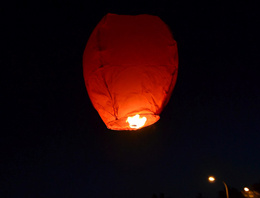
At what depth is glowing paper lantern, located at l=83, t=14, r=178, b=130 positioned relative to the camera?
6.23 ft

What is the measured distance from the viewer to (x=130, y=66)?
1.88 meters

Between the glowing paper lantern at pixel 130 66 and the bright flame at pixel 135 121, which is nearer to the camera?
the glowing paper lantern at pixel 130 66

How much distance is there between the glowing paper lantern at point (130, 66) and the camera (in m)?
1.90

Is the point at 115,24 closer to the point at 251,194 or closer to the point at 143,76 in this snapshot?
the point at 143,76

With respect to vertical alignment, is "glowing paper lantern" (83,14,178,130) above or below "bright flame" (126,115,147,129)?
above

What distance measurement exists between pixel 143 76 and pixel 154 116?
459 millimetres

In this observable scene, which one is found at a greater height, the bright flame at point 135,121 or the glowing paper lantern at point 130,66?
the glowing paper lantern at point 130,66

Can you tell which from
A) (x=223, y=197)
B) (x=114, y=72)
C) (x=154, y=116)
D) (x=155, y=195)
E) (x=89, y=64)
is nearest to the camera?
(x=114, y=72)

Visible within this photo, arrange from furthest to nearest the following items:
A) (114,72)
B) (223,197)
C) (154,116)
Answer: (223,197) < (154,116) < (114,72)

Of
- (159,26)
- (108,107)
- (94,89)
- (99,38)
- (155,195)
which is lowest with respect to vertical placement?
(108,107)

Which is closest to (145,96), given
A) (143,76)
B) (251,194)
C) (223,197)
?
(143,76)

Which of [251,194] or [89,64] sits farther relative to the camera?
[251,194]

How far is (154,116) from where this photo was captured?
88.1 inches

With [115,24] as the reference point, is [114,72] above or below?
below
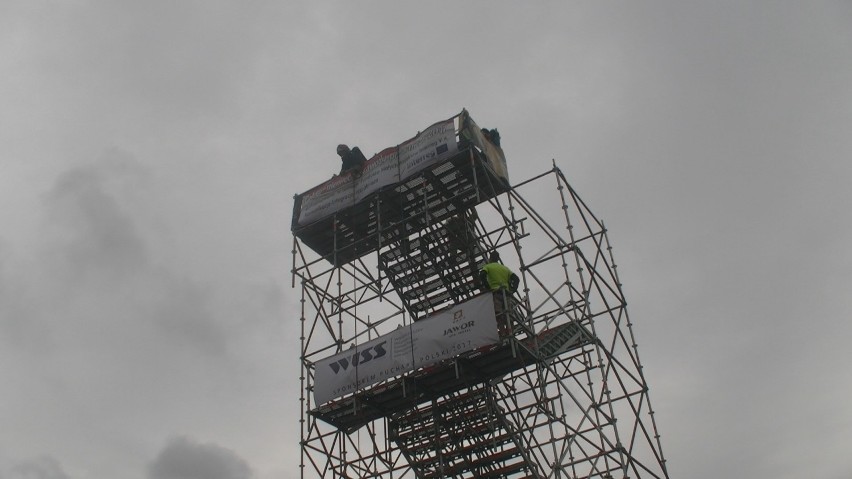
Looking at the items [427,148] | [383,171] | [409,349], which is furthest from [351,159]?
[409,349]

---

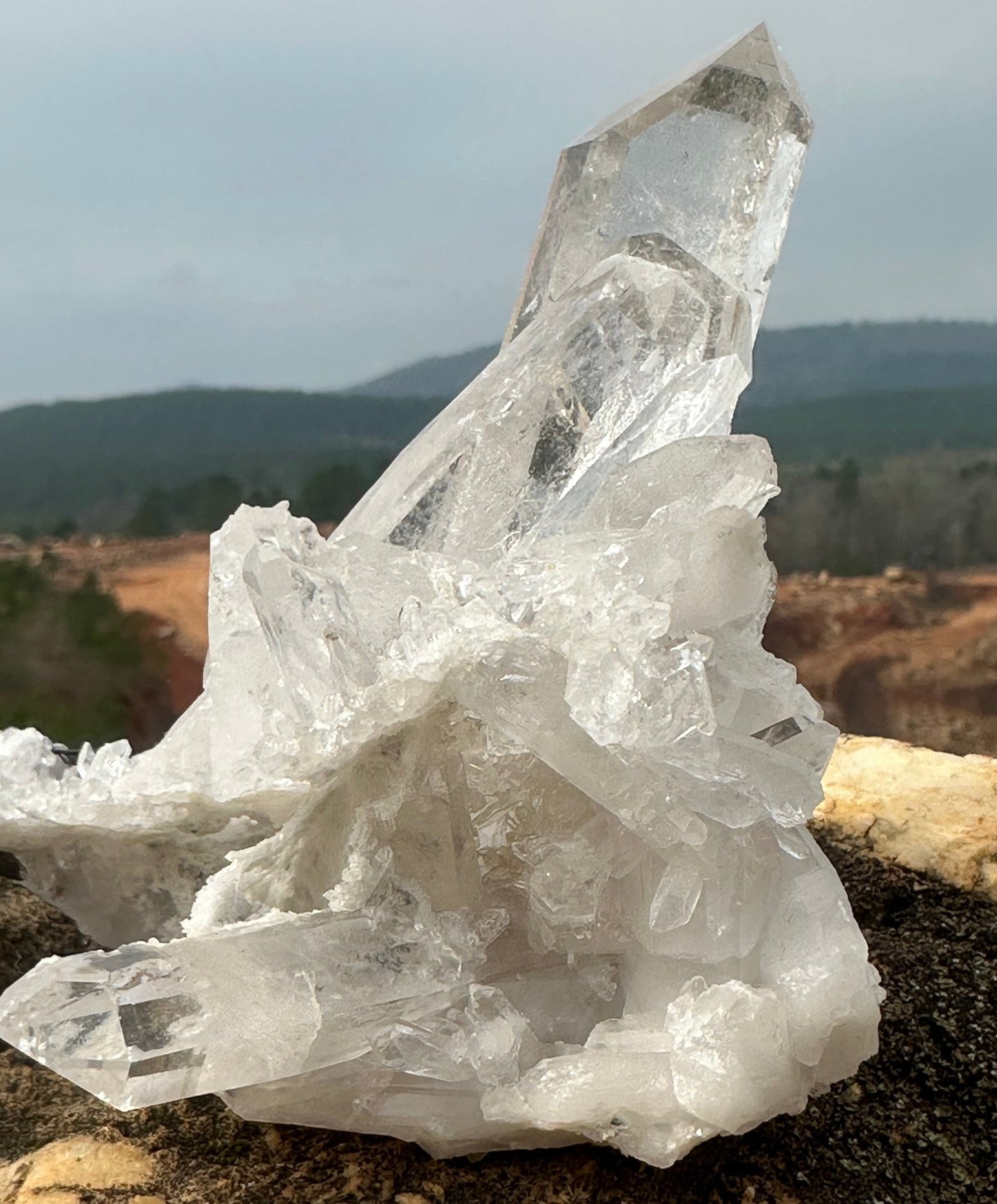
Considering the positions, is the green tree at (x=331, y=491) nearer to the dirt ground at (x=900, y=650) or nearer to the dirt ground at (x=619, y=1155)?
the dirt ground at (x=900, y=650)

---

• WHAT IS BEING ASKED
Could you format the lines between the one containing "At what depth" and the one containing "1.88 meters", inclusive, as a Markdown table with the columns "No." and "Line", leaving out any blank lines?

• RESULT FOR THIS TASK
| No. | Line |
|---|---|
| 1 | At what depth is glowing paper lantern, located at l=83, t=14, r=178, b=130 positioned relative to the camera? |
| 2 | 6.23 ft |
| 3 | What is the measured distance from the viewer to (x=130, y=66)? |
| 4 | 1.88 meters |